00:41:11Because you got cute.
00:41:13You don't know.
00:41:14Here's what you get.
00:41:14Here's what you get.
00:41:15Oh, also, can I also just say, it's so funny you said that, John, because my third thing about this, you got donuts, you got bagels, you nailed it, is pizza.
00:41:23And like one of the best things about having a kid is that you learn something about life that you should have learned a long time ago, which is very few people like it when you get cute with pizza.
00:41:33You know who really hates it is kids.
00:41:35So you go out after soccer.
00:41:36Tyler's soccer team is going to go to Roundtable's shitty pizza place because for some reason, I don't know, I don't know whose cat was saved, I guess, was saved from a tree.
00:41:46Now everybody goes to these shitty pizza places after pizza.
00:41:49Don't get cute.
00:41:50You know what you get?
00:41:51You get a cheese pizza.
00:41:52You get another, you might get a pepperoni, but you know what?
00:41:56You gotta get a pepperoni.
00:41:58Here we go.
00:41:59High ceiling, high floor is a cheese pizza.
00:42:03Like meatballs, it's hard to screw up, right?
00:42:06Yeah, but we cannot all agree on cheese.
00:42:08I will not go.
00:42:09Why would we agree on cheese?
00:42:12Can you make it half serrano pepper and half human misery?
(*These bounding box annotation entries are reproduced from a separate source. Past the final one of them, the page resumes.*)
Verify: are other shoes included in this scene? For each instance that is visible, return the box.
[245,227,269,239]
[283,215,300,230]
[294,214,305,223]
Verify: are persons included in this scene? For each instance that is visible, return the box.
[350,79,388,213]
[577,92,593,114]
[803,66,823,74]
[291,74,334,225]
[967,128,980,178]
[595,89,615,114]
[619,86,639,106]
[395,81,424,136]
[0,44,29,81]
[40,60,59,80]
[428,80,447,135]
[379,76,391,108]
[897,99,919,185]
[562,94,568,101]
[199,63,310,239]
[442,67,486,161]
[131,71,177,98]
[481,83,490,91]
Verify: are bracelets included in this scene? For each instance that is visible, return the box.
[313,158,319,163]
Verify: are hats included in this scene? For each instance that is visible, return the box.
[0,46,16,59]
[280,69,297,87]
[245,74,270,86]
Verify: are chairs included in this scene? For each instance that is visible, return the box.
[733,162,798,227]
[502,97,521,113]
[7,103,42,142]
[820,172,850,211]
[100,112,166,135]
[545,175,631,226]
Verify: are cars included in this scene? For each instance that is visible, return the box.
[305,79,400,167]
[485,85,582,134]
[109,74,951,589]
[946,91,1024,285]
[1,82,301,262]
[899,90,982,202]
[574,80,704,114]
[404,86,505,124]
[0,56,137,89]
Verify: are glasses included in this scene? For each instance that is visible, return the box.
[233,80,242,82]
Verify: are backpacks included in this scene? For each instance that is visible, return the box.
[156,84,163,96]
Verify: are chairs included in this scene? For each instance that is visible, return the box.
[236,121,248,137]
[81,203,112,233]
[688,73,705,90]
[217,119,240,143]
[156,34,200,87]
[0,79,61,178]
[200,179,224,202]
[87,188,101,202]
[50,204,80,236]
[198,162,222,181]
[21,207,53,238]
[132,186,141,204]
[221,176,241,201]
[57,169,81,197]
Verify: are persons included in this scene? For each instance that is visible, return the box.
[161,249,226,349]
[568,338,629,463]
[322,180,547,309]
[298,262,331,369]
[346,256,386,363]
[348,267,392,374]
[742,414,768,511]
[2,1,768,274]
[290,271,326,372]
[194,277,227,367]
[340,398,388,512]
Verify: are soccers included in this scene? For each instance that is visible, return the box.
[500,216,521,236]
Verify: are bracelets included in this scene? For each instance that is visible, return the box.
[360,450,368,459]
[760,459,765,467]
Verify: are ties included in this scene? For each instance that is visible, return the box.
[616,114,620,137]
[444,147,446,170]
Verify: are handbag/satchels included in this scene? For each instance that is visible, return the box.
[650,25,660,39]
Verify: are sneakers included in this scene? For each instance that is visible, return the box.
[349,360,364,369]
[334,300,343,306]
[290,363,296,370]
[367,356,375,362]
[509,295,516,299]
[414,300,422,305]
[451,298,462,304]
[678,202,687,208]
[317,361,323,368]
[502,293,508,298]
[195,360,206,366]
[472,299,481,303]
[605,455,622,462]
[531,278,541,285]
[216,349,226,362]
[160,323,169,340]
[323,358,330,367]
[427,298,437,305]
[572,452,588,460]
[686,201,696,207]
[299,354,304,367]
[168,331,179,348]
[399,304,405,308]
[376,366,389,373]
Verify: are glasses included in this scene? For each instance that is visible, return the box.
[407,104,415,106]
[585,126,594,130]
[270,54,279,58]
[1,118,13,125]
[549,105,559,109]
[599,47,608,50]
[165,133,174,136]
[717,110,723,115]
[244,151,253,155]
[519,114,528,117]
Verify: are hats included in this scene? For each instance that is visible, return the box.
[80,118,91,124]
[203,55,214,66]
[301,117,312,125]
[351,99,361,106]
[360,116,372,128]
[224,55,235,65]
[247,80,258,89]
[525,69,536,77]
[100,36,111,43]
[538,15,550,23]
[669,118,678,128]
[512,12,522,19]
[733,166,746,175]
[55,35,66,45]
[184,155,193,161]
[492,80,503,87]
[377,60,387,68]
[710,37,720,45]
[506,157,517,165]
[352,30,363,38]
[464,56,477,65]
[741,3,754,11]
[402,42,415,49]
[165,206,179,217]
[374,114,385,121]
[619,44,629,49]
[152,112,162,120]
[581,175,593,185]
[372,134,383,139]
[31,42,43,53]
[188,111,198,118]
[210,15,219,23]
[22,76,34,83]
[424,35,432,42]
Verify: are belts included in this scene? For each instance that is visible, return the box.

00:42:16Like, oh, the kids are going to love this.
00:42:18No, cheese pizza, because kids are picky eaters.
00:42:21And that is something people can sort of get along with.
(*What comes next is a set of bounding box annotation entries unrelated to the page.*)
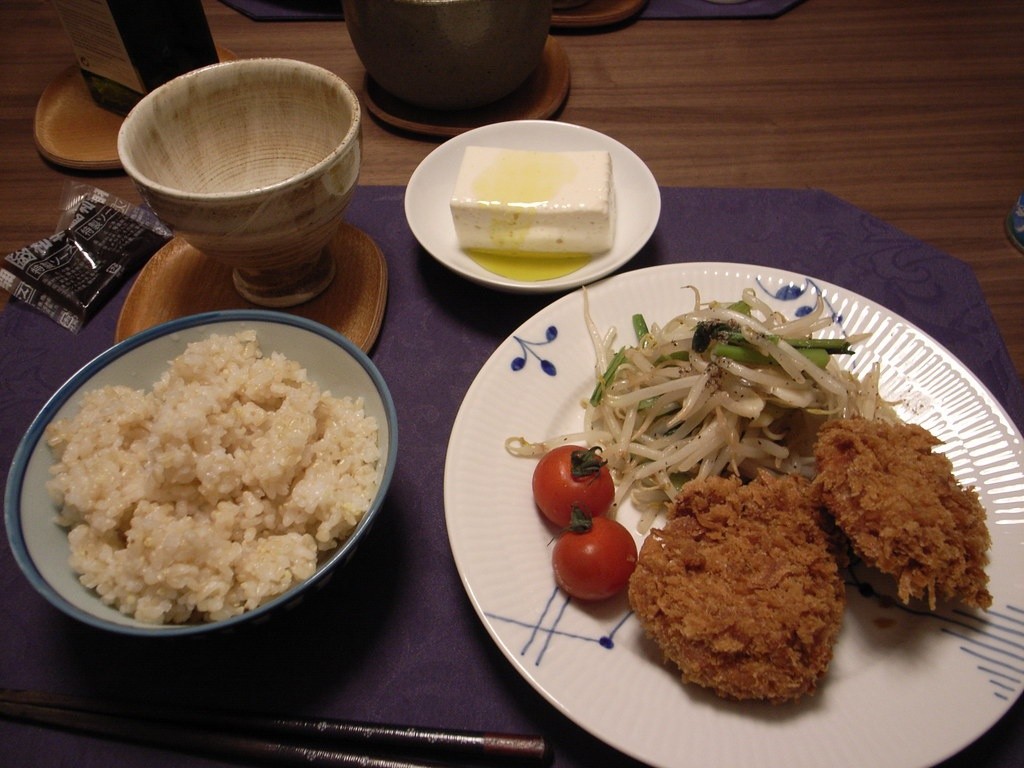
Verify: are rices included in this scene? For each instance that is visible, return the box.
[45,328,381,624]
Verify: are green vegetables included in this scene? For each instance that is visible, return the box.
[726,334,858,356]
[713,347,833,367]
[591,345,625,406]
[726,300,752,316]
[633,313,649,345]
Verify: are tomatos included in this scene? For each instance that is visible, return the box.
[532,445,638,601]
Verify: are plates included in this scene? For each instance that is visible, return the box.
[405,120,662,296]
[112,218,388,368]
[549,0,648,28]
[441,261,1024,768]
[364,32,578,139]
[31,40,242,170]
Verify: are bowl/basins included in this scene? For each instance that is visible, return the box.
[117,53,363,307]
[342,0,548,110]
[4,306,399,639]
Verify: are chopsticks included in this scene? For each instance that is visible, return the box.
[0,682,555,768]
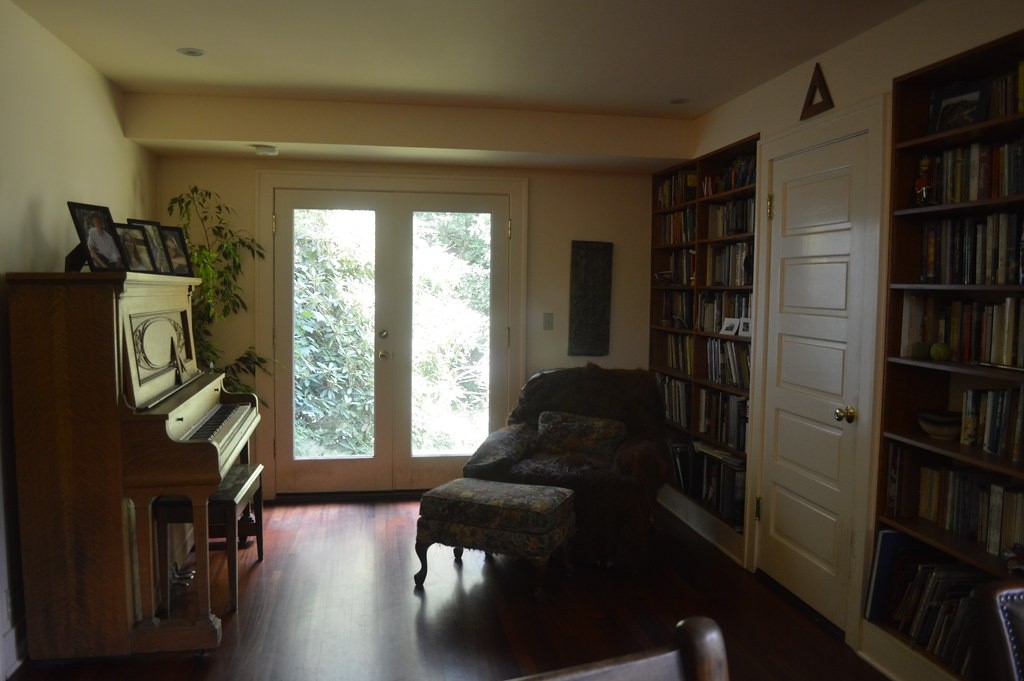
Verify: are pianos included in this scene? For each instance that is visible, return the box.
[1,269,264,663]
00:42:24What I'm saying is if you don't know, don't just say yay variety.
00:42:28You don't say to the guy at Roundtable...
00:42:30The theme, by the way, is the Knights of Camelot is the theme of Roundtable Pizza.
00:42:34Do you have Roundtable up there?
00:42:36Yeah, there is one.
00:42:37And I drove by the other day.
00:42:37No, they're not good.
00:42:38They're not good.
00:42:39And I looked at it and I was like, how's that still a business?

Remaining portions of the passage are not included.